L'Autorité de régulation des communications électroniques et des postes,

Vu la directive 97/66 /CE du Parlement européen et du Conseil du 15 décembre 1997 concernant le traitement des données à caractère personnel et la protection de la vie privée dans le secteur des télécommunications ;

Vu la directive 2002/58 /CE du Parlement européen et du Conseil, en date du 12 juillet 2002, concernant le traitement des données à caractère personnel et la protection de la vie privée dans le secteur des communications électroniques ;

Vu le code des postes et des communications électroniques, et notamment ses articles L. 32-1, L. 33-1, L. 33-2, L. 34-1, L. 34-2 et L. 39-3 ;

Vu la loi no 78-17 du 6 janvier 1978 modifiée relative à l'informatique, aux fichiers et aux libertés, et notamment ses articles 15, 36 et 37 ;

Vu la loi no 86-1067 du 30 septembre 1986 relative à la liberté de communication, et notamment son article 43-9 ;

Vu la loi no 2001-1062 du 15 novembre 2001 relative à la sécurité quotidienne, notamment son article 29 ;

Vu la loi no 2003-239 du 18 mars 2003 pour la sécurité intérieure, et notamment son article 20 ;

Vu la loi no 2004-669 du 9 juillet 2004 relative aux communications électroniques et aux services de communication audiovisuelle ;

Vu le décret no 78-774 du 17 juillet 1978 modifié pris pour l'application de la loi no 78-17 du 6 janvier 1978 relative à l'informatique, aux fichiers et aux libertés ;

Vu le décret no 79-1160 du 28 décembre 1979 fixant les conditions d'application aux traitements d'informations nominatives intéressant la sécurité de l'Etat, la défense et la sécurité publique de la loi no 78-17 du 6 janvier 1978 relative à l'informatique, aux fichiers et aux libertés ;

Vu l'avis no 2001-423 de l'Autorité de régulation des télécommunications en date du 2 mai 2001 sur le projet de loi sur la société de l'information ;

Vu la demande d'avis du ministre délégué à l'industrie en date du 7 octobre 2005 ;

Après en avoir délibéré le 13 octobre 2005,



I. - Remarques liminaires


Dans le cadre du projet de loi relatif à la lutte contre le terrorisme, deux dispositions intéressent directement le secteur des communications électroniques.

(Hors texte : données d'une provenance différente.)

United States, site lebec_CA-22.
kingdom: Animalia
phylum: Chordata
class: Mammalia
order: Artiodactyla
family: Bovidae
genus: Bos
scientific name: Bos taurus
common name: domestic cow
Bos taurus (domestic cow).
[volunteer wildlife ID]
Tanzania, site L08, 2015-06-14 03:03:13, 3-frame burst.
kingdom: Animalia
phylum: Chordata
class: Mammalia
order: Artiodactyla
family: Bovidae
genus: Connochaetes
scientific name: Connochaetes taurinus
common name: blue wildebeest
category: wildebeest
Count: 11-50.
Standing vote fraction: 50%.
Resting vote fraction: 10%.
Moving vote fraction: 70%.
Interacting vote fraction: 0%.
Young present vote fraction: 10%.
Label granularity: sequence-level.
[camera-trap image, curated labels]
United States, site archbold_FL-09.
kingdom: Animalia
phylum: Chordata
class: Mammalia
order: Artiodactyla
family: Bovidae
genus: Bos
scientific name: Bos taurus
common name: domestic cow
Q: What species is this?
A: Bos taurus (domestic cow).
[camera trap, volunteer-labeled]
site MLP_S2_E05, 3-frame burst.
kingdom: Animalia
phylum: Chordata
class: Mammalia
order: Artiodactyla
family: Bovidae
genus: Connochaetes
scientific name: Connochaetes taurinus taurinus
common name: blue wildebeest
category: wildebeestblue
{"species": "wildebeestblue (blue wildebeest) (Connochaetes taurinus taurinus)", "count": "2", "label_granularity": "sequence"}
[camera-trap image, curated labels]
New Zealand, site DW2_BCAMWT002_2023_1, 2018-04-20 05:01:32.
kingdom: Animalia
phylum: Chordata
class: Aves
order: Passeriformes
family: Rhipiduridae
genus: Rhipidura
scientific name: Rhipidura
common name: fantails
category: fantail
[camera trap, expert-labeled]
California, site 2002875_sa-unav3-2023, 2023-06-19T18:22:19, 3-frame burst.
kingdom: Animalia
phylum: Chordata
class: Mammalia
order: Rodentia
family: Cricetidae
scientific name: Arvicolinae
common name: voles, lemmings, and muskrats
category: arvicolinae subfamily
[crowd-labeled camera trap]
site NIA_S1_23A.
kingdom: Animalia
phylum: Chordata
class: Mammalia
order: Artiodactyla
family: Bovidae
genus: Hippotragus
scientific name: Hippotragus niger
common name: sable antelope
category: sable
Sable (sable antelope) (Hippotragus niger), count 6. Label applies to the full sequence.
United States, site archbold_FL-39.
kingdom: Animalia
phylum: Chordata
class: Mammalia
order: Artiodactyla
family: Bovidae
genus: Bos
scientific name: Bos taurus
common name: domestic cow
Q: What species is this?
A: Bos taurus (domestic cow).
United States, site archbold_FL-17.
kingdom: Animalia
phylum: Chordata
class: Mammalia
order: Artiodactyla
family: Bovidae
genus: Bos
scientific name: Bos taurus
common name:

En premier lieu, le projet d'article 6, dans la mesure où il impose aux cybercafés et aux « fournisseurs d'accès wifi publics » la conservation des données liées à une connexion dans le cadre des dispositions de l'article L. 34-1 du code des postes et des communications électroniques (CPCE).

En second lieu, le projet d'article 7 en tant qu'il prévoit la transmission de ces données aux services de police lors d'enquêtes préventives, en amont d'une action judiciaire.

L'Autorité de régulation des communications électroniques et des postes entend se prononcer en priorité sur les dispositions du projet d'article 6.

La mesure prévoit de compléter l'article L. 34-1 du CPCE en ajoutant que « les personnes physiques ou morales dont l'activité professionnelle directe ou indirecte est d'offrir une connexion Internet à destination du public, par l'intermédiaire d'un accès au réseau, à titre gratuit ou à titre payant, sont assimilées aux opérateurs de communications en ligne pour le respect des dispositions de cet article ».

Ainsi, il résulte de ce projet d'article que les cybercafés et les fournisseurs d'accès à des réseaux de communications électroniques accessibles via une borne wifi relèvent du même régime juridique que celui qui s'applique aux opérateurs de communications électroniques visés originairement par les dispositions de l'article L. 34-1 précité.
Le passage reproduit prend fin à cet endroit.